══ DATA ROWS

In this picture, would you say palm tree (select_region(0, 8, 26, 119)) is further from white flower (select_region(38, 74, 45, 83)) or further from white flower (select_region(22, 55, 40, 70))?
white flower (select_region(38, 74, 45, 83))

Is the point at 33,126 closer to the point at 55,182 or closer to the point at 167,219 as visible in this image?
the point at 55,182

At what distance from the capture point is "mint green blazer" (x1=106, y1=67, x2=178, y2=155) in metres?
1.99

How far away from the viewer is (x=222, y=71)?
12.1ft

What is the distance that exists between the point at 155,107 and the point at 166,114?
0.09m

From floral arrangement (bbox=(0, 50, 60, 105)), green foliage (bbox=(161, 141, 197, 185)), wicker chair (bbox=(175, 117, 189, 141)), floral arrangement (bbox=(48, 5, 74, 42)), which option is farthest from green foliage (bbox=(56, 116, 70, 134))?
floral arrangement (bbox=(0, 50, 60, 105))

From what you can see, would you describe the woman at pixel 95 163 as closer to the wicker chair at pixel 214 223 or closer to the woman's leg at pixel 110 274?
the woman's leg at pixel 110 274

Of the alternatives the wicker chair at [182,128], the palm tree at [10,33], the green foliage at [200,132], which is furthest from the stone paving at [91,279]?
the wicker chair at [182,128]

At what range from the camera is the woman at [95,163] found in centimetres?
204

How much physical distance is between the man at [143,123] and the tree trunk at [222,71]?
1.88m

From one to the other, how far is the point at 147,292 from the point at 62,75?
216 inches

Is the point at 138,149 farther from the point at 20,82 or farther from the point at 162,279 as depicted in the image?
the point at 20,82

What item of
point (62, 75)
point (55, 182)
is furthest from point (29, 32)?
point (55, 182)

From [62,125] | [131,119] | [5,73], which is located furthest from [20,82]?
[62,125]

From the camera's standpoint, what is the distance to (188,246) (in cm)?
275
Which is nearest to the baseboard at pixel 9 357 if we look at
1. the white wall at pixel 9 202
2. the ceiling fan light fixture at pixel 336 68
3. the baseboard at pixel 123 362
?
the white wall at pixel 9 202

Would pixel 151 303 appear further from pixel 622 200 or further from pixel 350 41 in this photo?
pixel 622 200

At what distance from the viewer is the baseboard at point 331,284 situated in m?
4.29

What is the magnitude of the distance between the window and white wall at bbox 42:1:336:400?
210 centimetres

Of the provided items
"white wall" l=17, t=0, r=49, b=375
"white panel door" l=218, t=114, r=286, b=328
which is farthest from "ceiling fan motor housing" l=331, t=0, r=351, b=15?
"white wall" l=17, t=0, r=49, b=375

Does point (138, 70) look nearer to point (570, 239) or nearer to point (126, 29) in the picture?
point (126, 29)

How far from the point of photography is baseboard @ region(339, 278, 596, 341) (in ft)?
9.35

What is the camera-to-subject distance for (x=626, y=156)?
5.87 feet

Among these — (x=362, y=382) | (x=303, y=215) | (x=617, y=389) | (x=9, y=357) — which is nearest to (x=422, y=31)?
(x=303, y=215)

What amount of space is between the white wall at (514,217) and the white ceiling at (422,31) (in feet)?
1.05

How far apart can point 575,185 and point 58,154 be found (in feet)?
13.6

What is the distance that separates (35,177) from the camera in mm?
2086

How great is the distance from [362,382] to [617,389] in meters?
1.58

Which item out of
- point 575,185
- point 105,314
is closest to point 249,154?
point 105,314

════

## JOB
Convert every line of the records above into one numbered list, leaving out the blank lines.

## EXPECTED ANSWER
1. In this picture, would you say palm tree (select_region(0, 8, 26, 119)) is further from white flower (select_region(38, 74, 45, 83)) or further from white flower (select_region(22, 55, 40, 70))?
2. white flower (select_region(38, 74, 45, 83))
3. Is the point at 33,126 closer to the point at 55,182 or closer to the point at 167,219 as visible in this image?
4. the point at 55,182
5. At what distance from the capture point is "mint green blazer" (x1=106, y1=67, x2=178, y2=155) in metres?
6. 1.99
7. How far away from the viewer is (x=222, y=71)?
8. 12.1ft
9. What is the distance that exists between the point at 155,107 and the point at 166,114?
10. 0.09m
11. From floral arrangement (bbox=(0, 50, 60, 105)), green foliage (bbox=(161, 141, 197, 185)), wicker chair (bbox=(175, 117, 189, 141)), floral arrangement (bbox=(48, 5, 74, 42)), which option is farthest from green foliage (bbox=(56, 116, 70, 134))?
12. floral arrangement (bbox=(0, 50, 60, 105))
13. From what you can see, would you describe the woman at pixel 95 163 as closer to the wicker chair at pixel 214 223 or closer to the woman's leg at pixel 110 274?
14. the woman's leg at pixel 110 274
15. Of the alternatives the wicker chair at [182,128], the palm tree at [10,33], the green foliage at [200,132], which is furthest from the stone paving at [91,279]?
16. the wicker chair at [182,128]
17. At what range from the camera is the woman at [95,163] found in centimetres?
18. 204
19. How much physical distance is between the man at [143,123] and the tree trunk at [222,71]?
20. 1.88m
21. From one to the other, how far is the point at 147,292 from the point at 62,75?
22. 216 inches
23. Is the point at 138,149 farther from the point at 20,82 or farther from the point at 162,279 as depicted in the image?
24. the point at 20,82
25. What item of
26. point (62, 75)
27. point (55, 182)
28. is furthest from point (29, 32)?
29. point (55, 182)
30. From [62,125] | [131,119] | [5,73], which is located furthest from [20,82]?
31. [62,125]
32. From the camera's standpoint, what is the distance to (188,246) (in cm)?
33. 275
34. Which is nearest to the baseboard at pixel 9 357 if we look at
35. 1. the white wall at pixel 9 202
36. 2. the ceiling fan light fixture at pixel 336 68
37. 3. the baseboard at pixel 123 362
38. ?
39. the white wall at pixel 9 202
40. Would pixel 151 303 appear further from pixel 622 200 or further from pixel 350 41 in this photo?
41. pixel 622 200
42. At what distance from the viewer is the baseboard at point 331,284 situated in m?
43. 4.29
44. What is the magnitude of the distance between the window and white wall at bbox 42:1:336:400?
45. 210 centimetres
46. Of the provided items
47. "white wall" l=17, t=0, r=49, b=375
48. "white panel door" l=218, t=114, r=286, b=328
49. which is farthest from "ceiling fan motor housing" l=331, t=0, r=351, b=15?
50. "white wall" l=17, t=0, r=49, b=375
51. Does point (138, 70) look nearer to point (570, 239) or nearer to point (126, 29) in the picture?
52. point (126, 29)
53. How far from the point of photography is baseboard @ region(339, 278, 596, 341) (in ft)?
54. 9.35
55. What is the camera-to-subject distance for (x=626, y=156)?
56. 5.87 feet
57. Among these — (x=362, y=382) | (x=303, y=215) | (x=617, y=389) | (x=9, y=357) — which is nearest to (x=422, y=31)?
58. (x=303, y=215)
59. What amount of space is between the white wall at (514,217) and the white ceiling at (422,31) (in feet)?
60. 1.05
61. How far apart can point 575,185 and point 58,154 be found (in feet)?
62. 13.6
63. What is the distance that separates (35,177) from the camera in mm?
64. 2086
65. How great is the distance from [362,382] to [617,389] in meters?
66. 1.58
67. Which item out of
68. - point 575,185
69. - point 105,314
70. is closest to point 249,154?
71. point 105,314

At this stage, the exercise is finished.